What's annoying is that alam ko na ngang nagtatanga tangahan ako, pero affected na affected pa din ako. I can't get myself to do something about it. Ang daya talaga ng kapalaran. Ang hirap.

If you were the one left behind by a guy, who has apparently already moved on way before he dropped the bombed on me, it's hard. I hope he doesn't do the same to other people too. I'm seeing this totally different person now. Jerk.

After all, he can't keep his mouth shut, of all places, sa FB pa nagpopost ng stupid stuff. Kaya irritating. Can't he respect me enough to just shutup? Well at least he finally blocked me from viewing his wall. Good for him. Good for me. At least he can further trash talk me there. I on the other hand, finally deactivated FB. It's no longer healthy for me. He was the one who broke it off. He was the one who decided by himself, surprising me altogether. Unfair. I had no idea at all.

I'm angry at him. He made me look stupid, he made me feel lousy. Basically, he made my life seems wrong for the moment. But is it worth mag mukmok about it? Eh siya naman nag move on na eh. Hindi eh.

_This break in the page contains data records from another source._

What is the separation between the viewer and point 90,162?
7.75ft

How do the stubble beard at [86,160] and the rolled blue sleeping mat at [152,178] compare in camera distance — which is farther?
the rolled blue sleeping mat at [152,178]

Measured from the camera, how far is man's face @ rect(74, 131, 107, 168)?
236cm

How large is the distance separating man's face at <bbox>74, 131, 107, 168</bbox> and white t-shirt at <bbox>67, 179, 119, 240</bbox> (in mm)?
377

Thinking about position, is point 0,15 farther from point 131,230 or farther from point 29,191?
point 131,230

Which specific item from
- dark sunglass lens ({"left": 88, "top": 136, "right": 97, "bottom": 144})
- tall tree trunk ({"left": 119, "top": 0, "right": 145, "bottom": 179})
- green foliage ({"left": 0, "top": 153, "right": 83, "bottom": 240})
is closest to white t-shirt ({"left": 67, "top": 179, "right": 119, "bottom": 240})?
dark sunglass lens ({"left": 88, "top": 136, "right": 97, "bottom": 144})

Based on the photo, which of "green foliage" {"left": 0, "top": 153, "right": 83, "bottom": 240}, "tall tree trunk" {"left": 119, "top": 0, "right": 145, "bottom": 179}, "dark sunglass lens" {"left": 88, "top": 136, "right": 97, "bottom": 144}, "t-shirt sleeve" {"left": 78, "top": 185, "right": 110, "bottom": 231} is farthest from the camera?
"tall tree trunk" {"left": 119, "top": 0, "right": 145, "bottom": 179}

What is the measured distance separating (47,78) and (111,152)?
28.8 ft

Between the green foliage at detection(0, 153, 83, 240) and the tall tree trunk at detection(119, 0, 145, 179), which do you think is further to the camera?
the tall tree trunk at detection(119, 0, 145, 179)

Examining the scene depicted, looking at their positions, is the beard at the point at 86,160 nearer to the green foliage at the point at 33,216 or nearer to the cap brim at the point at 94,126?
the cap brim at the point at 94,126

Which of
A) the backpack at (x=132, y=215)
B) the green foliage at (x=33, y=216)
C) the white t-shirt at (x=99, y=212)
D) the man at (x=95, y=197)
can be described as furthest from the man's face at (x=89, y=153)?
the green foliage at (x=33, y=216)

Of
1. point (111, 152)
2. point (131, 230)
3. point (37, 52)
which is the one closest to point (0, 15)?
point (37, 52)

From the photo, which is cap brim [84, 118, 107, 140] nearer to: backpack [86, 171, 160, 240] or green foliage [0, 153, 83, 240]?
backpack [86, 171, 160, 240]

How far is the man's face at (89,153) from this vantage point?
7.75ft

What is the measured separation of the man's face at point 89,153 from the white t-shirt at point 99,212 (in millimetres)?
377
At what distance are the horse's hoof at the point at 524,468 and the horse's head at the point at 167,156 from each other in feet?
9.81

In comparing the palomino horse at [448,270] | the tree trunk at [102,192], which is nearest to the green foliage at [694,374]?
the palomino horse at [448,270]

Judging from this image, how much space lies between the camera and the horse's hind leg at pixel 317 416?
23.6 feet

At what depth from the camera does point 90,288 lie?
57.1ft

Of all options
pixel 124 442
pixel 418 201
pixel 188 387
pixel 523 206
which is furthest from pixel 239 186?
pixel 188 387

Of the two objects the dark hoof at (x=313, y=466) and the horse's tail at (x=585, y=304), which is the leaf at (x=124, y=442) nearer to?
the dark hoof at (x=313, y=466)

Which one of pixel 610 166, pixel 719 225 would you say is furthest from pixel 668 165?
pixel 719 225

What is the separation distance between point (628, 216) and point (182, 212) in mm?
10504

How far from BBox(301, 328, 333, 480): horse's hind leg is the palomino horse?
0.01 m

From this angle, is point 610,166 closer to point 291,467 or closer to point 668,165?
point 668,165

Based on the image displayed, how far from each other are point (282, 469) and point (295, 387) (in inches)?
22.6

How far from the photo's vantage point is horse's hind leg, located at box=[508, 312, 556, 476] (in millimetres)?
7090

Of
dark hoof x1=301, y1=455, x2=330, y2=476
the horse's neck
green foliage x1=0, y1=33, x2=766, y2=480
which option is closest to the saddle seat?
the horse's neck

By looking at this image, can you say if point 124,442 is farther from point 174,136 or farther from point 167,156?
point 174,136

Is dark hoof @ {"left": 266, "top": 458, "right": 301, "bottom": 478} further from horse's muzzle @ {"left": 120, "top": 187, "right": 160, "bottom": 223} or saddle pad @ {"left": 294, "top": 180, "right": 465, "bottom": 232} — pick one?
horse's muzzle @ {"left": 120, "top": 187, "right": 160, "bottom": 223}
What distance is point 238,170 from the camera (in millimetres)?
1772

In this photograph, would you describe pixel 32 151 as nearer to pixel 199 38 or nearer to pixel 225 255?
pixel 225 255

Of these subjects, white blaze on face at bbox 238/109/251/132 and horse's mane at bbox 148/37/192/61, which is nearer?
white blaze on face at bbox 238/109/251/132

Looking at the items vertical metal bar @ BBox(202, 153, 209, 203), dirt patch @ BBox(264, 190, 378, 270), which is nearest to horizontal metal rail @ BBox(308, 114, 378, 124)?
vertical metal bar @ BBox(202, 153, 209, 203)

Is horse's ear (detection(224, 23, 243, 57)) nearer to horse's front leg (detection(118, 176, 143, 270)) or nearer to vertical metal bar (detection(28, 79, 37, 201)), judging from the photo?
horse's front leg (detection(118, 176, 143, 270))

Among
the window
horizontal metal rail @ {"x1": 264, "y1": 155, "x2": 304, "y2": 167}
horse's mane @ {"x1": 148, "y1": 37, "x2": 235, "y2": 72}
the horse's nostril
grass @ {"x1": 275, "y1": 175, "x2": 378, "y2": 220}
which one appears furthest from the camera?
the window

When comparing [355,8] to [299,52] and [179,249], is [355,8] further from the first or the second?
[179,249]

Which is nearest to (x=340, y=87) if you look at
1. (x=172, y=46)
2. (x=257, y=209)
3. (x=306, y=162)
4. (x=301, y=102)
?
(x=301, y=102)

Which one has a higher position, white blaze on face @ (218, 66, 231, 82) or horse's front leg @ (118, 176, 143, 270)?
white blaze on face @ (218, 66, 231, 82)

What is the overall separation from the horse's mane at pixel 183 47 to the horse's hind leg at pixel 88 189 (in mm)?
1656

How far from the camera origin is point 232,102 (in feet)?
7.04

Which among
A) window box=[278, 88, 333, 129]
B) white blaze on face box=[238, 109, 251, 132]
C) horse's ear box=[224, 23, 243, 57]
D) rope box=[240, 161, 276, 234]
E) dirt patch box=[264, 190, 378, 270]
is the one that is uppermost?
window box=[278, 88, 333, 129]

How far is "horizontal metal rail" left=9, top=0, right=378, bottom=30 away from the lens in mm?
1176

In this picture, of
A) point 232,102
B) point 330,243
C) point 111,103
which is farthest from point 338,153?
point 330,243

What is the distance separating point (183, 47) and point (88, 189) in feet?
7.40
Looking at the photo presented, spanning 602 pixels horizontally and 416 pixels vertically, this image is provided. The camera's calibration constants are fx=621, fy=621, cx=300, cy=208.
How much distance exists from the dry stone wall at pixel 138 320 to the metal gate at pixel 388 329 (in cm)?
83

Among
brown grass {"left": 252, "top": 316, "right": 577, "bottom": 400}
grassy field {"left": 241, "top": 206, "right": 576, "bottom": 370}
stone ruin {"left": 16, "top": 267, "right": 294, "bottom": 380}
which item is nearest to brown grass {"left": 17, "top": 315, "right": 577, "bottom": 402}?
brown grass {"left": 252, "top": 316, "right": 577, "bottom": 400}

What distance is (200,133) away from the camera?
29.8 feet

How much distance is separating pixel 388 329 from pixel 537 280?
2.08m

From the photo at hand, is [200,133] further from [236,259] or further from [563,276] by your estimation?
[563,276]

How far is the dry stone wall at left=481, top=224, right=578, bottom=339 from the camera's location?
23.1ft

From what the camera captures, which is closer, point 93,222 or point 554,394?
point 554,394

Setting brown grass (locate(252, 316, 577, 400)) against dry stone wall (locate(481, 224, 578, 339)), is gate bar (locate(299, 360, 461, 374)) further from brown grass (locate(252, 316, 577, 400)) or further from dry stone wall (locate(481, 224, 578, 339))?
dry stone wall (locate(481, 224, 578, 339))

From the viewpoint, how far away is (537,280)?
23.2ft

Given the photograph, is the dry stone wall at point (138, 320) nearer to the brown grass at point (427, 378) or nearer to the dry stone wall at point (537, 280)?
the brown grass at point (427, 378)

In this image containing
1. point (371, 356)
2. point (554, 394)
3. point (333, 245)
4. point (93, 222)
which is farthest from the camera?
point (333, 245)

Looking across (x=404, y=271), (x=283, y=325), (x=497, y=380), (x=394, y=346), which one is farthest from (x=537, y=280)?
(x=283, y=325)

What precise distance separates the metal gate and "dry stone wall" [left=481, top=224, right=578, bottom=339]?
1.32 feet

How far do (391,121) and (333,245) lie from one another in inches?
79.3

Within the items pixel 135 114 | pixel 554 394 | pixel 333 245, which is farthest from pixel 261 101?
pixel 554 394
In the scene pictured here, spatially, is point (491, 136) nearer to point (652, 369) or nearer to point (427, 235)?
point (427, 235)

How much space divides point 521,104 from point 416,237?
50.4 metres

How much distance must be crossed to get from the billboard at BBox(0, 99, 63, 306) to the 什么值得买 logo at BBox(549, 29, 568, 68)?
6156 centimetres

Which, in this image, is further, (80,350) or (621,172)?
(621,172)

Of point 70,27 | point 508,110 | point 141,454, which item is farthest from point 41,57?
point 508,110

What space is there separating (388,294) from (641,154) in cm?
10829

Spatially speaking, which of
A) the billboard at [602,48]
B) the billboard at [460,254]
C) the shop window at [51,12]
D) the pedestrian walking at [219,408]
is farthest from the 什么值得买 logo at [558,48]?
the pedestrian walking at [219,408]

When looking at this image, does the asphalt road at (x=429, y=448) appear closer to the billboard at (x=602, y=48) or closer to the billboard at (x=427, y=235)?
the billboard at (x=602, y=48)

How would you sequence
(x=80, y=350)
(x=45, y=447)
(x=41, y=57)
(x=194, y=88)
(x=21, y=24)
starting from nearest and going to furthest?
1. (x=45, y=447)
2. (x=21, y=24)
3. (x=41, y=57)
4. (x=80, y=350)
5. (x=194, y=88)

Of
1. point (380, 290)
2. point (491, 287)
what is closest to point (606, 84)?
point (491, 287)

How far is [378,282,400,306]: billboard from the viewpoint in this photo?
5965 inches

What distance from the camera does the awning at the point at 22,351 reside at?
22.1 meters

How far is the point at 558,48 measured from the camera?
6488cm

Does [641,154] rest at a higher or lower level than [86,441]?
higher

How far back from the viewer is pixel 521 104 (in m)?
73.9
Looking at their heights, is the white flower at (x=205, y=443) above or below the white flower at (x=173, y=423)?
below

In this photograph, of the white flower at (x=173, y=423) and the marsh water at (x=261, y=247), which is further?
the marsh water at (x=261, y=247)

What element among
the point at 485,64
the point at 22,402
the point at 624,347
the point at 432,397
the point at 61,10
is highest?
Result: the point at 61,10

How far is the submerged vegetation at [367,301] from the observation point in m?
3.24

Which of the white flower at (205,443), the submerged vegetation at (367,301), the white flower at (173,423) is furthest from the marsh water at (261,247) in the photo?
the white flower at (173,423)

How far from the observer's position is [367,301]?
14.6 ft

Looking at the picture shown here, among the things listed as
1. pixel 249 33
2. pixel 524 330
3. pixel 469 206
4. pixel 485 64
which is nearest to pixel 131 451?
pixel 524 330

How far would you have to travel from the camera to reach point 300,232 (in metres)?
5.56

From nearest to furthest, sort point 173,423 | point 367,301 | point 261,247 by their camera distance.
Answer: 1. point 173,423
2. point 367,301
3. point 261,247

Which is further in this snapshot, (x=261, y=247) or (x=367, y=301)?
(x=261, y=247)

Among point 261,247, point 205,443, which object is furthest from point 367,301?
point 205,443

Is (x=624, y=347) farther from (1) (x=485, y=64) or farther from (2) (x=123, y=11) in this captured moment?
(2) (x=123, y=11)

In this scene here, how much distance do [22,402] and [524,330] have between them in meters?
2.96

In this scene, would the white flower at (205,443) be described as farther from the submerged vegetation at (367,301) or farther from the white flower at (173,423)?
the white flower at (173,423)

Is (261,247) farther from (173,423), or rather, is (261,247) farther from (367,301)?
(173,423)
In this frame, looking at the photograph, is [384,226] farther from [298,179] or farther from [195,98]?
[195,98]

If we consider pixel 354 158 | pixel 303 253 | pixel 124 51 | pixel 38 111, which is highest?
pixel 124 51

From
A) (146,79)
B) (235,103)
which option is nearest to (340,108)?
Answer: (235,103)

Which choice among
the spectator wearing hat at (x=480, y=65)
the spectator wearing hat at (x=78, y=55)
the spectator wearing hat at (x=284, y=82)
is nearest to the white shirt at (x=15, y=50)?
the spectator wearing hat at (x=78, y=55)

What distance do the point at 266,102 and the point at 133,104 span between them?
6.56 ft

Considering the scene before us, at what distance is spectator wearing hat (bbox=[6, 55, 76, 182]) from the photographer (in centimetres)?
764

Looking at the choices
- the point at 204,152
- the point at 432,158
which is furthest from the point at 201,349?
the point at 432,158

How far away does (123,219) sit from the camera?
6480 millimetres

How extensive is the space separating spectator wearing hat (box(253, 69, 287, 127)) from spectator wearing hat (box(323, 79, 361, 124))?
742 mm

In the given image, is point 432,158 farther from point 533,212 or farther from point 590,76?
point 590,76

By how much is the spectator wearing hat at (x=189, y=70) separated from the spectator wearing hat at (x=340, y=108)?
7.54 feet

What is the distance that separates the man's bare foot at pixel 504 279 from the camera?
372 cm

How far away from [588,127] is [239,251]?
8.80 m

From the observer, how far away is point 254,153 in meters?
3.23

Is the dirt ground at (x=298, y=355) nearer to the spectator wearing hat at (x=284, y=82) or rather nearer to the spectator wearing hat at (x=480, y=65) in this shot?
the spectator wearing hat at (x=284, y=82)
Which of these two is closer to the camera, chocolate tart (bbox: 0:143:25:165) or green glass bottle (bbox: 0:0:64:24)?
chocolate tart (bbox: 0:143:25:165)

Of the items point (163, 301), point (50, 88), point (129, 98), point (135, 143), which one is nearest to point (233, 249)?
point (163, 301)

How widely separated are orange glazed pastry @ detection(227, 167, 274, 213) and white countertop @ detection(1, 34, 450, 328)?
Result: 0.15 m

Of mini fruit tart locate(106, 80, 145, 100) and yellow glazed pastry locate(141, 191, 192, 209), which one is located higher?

Hindi talaga worth it. Unfortunately, I have to admit that I am an emotional mess right now and I need to go through this. Thanks goodness for friends!

I hope he realizes later on what he did was wrong and unfair. I hope he realizes later on that things just don't work out like that. Hindi nakakatuwang manloko ng tao. And that's exactly what he did to me. Niloko niya ako. Stupid me fell for it.